In a tongue-in-cheek blog post published to healthsystemCIO.com this week, Kirksey discloses several "lies" CIOs tell. Here are three:
- "The system is dying." Systems don't just die, Kirksey says, but saying so often will grab the attention of fellow executives with more spending power. "The subject of death," he adds, "gives people the willies." If questioned about specifics, Kirksey says CIOs often will "follow up with some incomprehensible techy mumbo jumbo."
- "We need to buy a new system--and it will be expensive." Although re-installing an existing system and tapping into unused functionalities could save lots of time and money, Kirksey says, most CIOs never suggest taking that route after workflow re-designs. "[T]hat wouldn't do anything for a person's resume, would it?" he writes.

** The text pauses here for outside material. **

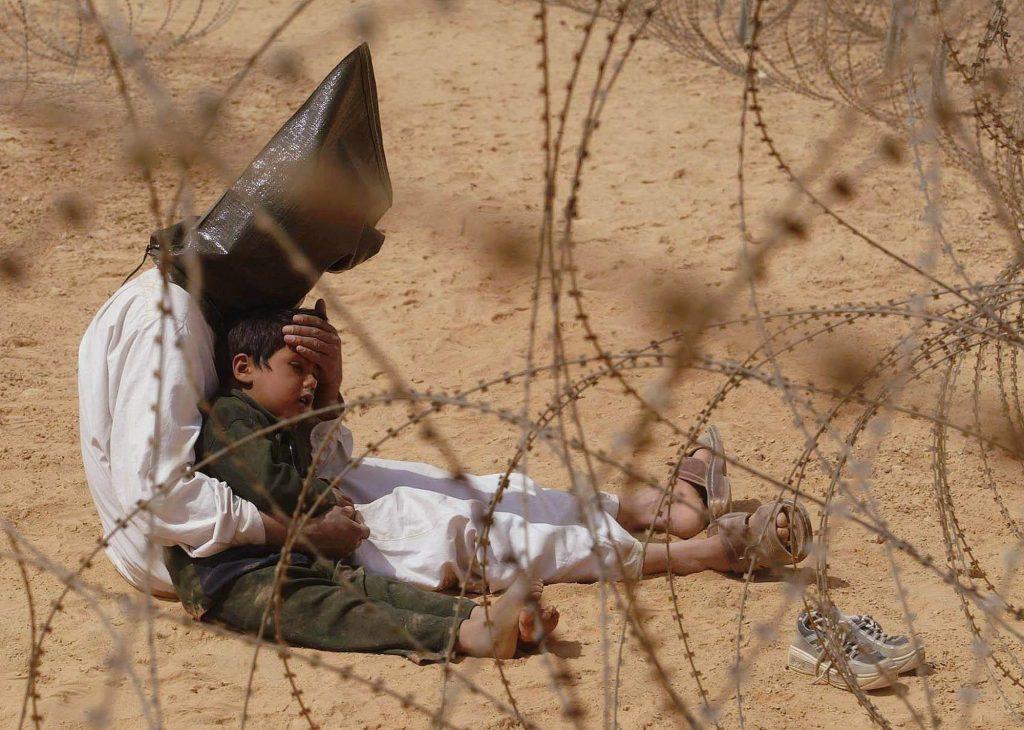 2003 Irak savaş esiri çocuğunu sakinleştirmeye çalışıyor. Fotoğraf: Jean-Marc Bouju, Fransa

- "We need to hire a consultant to give us an unbiased view of the problem." The real reason CIOs prefer hiring consultants? They need a scapegoat in case something goes wrong, Kirksey says. "We need an unbiased view of the problem like we need a hole in the head."
The satirical nature of Kirksey's post aside, in this year's HIMSS annual leadership survey, lack of adequate financial support was among the top barriers to implementing IT, respondents said.
What's more, network security and infrastructure upgrades were listed as top priorities for healthcare CIOs early in 2013, according to a study from Level 3 Communications.